** START OF Data **

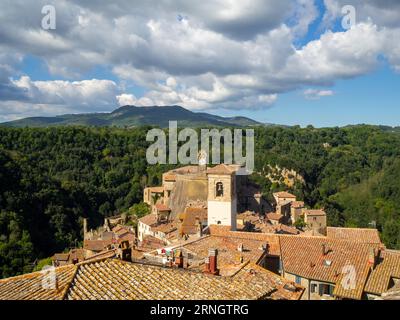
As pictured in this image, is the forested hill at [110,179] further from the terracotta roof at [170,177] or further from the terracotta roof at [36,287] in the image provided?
the terracotta roof at [36,287]

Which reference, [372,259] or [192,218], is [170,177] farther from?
[372,259]

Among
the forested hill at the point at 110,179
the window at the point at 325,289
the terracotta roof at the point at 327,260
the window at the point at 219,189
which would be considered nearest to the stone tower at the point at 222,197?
the window at the point at 219,189

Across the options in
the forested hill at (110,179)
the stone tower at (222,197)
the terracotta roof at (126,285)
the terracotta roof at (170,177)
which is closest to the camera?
the terracotta roof at (126,285)

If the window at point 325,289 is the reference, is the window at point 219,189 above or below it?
above

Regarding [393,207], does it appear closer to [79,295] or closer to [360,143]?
[360,143]

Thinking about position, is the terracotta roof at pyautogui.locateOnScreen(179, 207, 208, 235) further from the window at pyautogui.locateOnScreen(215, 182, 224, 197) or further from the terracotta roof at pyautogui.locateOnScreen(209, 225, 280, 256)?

** END OF Data **

- Aim of the exercise: Replace "forested hill" with "wooded hill" throughout the records and leave everything else unchanged. Leave the pictures out of your answer.

- Correct output:
As pictured in this image, is the wooded hill at [110,179] further from the terracotta roof at [170,177] or further from the terracotta roof at [36,287] in the image provided?
the terracotta roof at [36,287]

Which reference, [372,259] or [192,218], is [170,177] farther from?
[372,259]

Among
the wooded hill at the point at 110,179
the window at the point at 325,289
the terracotta roof at the point at 327,260
the window at the point at 219,189
which would be considered nearest to the stone tower at the point at 222,197?
the window at the point at 219,189

Across the options in
the wooded hill at (110,179)
the stone tower at (222,197)
the terracotta roof at (126,285)
the terracotta roof at (170,177)
which is closest to the camera?
the terracotta roof at (126,285)

If the window at point 325,289 is the reference, is the window at point 219,189 above or below it?
above

Regarding [393,207], does it appear closer to [79,295] or closer to [360,143]?
[360,143]

Thinking about position, is the terracotta roof at pyautogui.locateOnScreen(179, 207, 208, 235) further from the window at pyautogui.locateOnScreen(215, 182, 224, 197) or further from the terracotta roof at pyautogui.locateOnScreen(209, 225, 280, 256)?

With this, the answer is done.